I got dressed while freaking out when she came and told me the radiologist was there he would look at the film and I should wait. I did sweating and praying and working myself up into a tizzy. An hour later she came back and brought me back into the room. Apparently something was off she needed to do more squishing. I went numb but not so numb that I didn't feel the next round of squishing and pulling and pulling. When she was done she said she'd go show the doc. I waited and thought about chemo and dying and putting my family through what my aunt went through. It was terrifying. 20 min later she returned. Its fine your in good health well see you again in a year.
I was so happy I walked home on air with a spring in my step I had escaped death.
The next day my doctor called. Don't freak out he said but we found a tumor in your breast. It's probably benign
What?!!
I explained that it was clear the radiologist had told me so.
Well not according to this report he explained. He said You have a tumor and we should do a sonogram.
Please call the radiologist. I begged and find out what happened between its OK and and its a tumor please
The doctor was astounded I don't know why your freaking out about this. He went on Its Friday we wont hear from him until Monday at the earliest.
So I've spent the weekend pretty damn confused. I am fine but I have a tumor.
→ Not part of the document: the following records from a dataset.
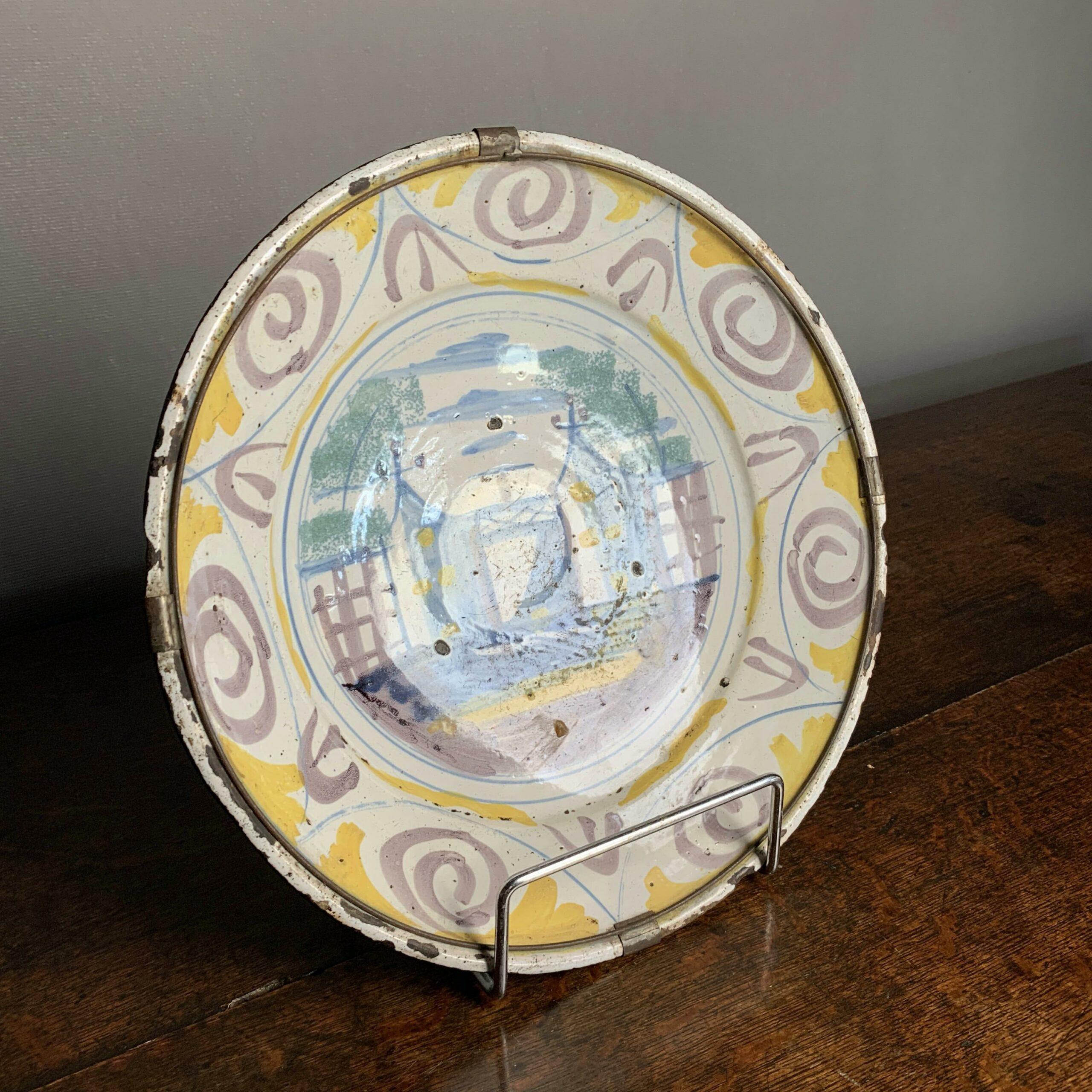 Spanish Charger c1700 with building decoration in the centre and outer decorated rim. Old hanging retained on the back.

Diameter: 30 cm / 12”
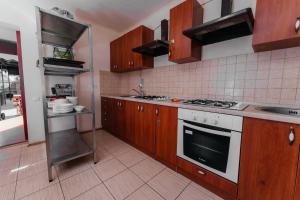 a kitchen with wooden cabinets and a stove top oven at Aura in Zatoka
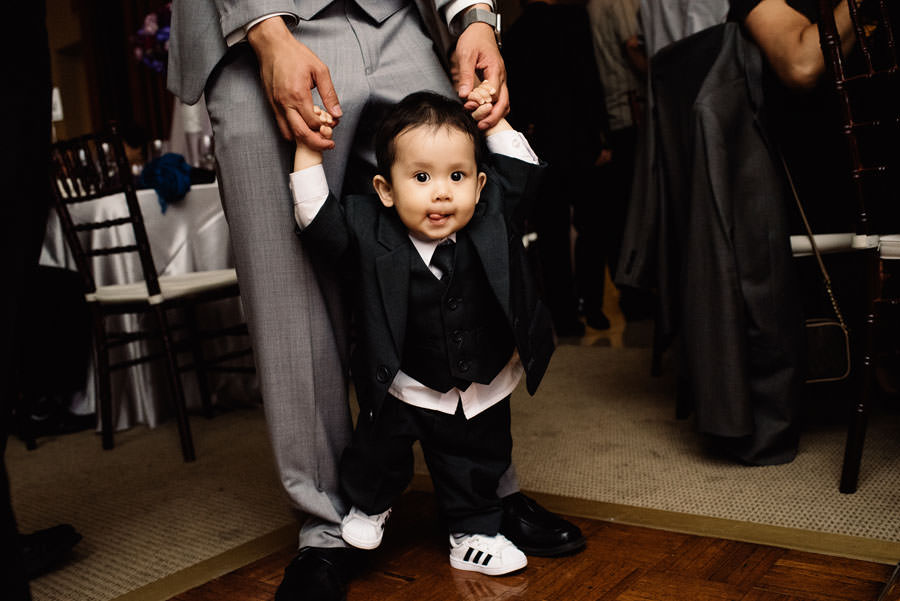 A child being held by his father on the dance floor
I'm healthy and can go but I'm not.
This is too much for my 40 year old brain. I seem to be confusing the doctor. He doesn't understand why a tumor may upset me. No one is calling me back and I am freaking out.
I hate 40! Hate it hate it hate it!
Posted by Suzie at 11:41 AM 26 comments Links to this post
Labels: sick
Thursday, August 13, 2009
The Truth About Ryan Seacrest and Dick Clark
Since I have reached the age of 40 I have been hiding under a rock trying to make it go away. Although hiding under the rock didn't make 40 go away I did have the opportunity to hear some good under the rock gossip (or make some up). This gossip involves someone who is ((gasp)) older than me Mr. Dick Clark.
I heard that Dick (although he is at least 102) suddenly started to age. He had been holding off aging for the last 50 years by drinking the blood of small children and animals. But when that no longer worked he invested his fortune in finding a cure to aging. His team of evil doctors came up with a plan. All he needed was a young good looking down and out guy. He found Ryan Seacrest.
Ryan was living under a bridge and was desperate for cash. Dick gave him an out. He could have Dicks amazing fortune if he agreed to give Dick his body and he took Dick's. He told Ryan that as long as he kept up a good blood supply he could live for a long, long time. He would even have a young wife a mansion, a tremendous fortune and a swimming pool. Ryan said OK. The switch was made and Ryan is now in actuality Dick Clark.
Dick (in Ryan's body)went on to a mass his own fortune and now lives once again in the lap of luxury and has at least another 100 years to go in his body before its time for another change.
Hey I'm 40 I'm allowed to be crazy if I want.
Maybe that should be my tag line.
(By the way not that I didn't love your suggestions but I'm leaving the tag line contest open for another week or so. Hey I'm 40 I can do whatever I want!)